Lesbian, gay, bisexual and transgender (LGBT) employees of Buncombe County gained another safeguard against discrimination after commissioners gave final approval April 16 to add “sexual orientation” and “gender identity” to its list of protected classes.
This was commissioners second vote on the measure, needed before it could take effect because it changes the county’s personnel policy. As they did when commissioners initially cast them April 3, the votes fell along party lines: Democrats David Gantt, Ellen Frost, Holly Jones and Brownie Newman joined in support; Republicans Joe Belcher, Mike Fryar, and David King were opposed.
Unlike the first vote, however, this one was accompanied by very little discussion of the matter.

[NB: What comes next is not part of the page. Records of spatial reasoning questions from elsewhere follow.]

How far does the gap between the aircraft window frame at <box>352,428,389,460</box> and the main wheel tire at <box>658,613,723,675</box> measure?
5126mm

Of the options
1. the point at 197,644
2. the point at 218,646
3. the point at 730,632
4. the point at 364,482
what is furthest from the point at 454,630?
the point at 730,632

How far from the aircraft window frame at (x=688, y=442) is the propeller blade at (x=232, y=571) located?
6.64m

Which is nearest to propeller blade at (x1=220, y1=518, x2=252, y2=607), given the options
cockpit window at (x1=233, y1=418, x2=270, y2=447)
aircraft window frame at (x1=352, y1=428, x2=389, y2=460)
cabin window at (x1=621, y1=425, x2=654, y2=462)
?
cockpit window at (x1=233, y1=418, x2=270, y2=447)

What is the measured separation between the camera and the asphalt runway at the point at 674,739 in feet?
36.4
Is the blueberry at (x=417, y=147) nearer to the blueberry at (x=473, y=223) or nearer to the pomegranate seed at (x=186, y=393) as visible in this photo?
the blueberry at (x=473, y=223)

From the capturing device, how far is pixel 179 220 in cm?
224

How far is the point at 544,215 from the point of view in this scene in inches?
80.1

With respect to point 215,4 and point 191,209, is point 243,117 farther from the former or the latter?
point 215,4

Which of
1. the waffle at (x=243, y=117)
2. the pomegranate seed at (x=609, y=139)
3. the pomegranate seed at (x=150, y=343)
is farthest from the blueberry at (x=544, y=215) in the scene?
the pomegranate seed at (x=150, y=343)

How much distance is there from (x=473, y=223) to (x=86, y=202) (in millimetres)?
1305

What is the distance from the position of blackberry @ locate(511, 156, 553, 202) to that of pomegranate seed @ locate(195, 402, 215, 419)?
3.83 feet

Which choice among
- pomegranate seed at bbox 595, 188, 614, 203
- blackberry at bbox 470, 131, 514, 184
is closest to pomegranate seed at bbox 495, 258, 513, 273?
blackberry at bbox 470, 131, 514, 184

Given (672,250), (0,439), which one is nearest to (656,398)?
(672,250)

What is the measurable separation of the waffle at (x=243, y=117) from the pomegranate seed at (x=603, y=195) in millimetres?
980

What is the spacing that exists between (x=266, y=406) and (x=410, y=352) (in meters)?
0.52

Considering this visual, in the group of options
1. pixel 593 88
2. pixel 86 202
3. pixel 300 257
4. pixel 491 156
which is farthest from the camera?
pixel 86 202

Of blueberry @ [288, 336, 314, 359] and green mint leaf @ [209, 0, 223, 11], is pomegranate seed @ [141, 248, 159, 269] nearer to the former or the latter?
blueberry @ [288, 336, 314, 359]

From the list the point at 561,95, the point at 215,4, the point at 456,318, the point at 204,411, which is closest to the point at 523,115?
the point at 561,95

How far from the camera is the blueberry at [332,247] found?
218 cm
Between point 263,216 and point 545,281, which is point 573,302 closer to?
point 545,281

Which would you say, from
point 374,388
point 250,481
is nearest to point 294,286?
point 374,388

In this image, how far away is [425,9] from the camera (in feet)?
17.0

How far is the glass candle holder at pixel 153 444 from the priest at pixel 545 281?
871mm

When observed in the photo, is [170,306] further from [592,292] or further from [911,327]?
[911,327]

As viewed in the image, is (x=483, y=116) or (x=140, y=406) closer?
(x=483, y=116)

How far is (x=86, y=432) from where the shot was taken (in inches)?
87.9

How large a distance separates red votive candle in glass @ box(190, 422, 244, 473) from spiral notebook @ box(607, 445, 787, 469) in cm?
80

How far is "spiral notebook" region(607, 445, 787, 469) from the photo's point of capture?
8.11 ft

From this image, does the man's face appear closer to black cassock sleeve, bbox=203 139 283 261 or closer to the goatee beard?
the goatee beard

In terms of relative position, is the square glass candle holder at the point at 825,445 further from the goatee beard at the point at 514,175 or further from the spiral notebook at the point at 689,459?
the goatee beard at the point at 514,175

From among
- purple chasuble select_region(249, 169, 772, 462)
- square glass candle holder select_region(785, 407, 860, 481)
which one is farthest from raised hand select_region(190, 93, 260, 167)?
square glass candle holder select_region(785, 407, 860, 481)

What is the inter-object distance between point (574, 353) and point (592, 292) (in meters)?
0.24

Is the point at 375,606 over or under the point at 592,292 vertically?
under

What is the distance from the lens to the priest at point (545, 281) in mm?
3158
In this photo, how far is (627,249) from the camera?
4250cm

“I think all of us have talked extensively about this” in the past, noted Gantt. There was no public hearing, and residents declined to discuss it during a general public comment period. A similar proposal failed to win approval last year, but all the commissioners who opposed it are no longer on the board.
Immediately after the April 16 vote, Campaign for Southern Equality, a local LGBT advocacy group, sent out a press release praising the move.
“Buncombe County has taken another important step towards equality by protecting LGBT county employees from discrimination in the workplace,” said Rev. Jasmine Beach-Ferrara, executive director. “A clear majority of Americans believe LGBT people should be protected from employment discrimination. Unfortunately, however, state law in North Carolina still allows for a person to be fired simply for being LGBT. Until the day our state acts to treat all people equally, we hope that more counties will pass policies like this.”
Four other North Carolina counties (Durham, Guilford, Mecklenburg and Orange) provide employment protection on the basis of “sexual orientation.” Durham, Mecklenburg and Orange also offer employment protection on the basis of “gender identity,” according to the Campaign for Southern Equality. Although it’s unclear if Buncombe County employees were previously discriminated against, according to research from the Center for American Progress, LGBT people experience high rates of harassment in the general workforce: An average of one in five public sector LGBT employees reports workplace discrimination, according to its report.
The Buncombe County personnel change follows March 19 action to extend employee benefits to both same- and opposite-sex domestic partners. That vote also fell along party lines, with Democrats in support and Republicans against.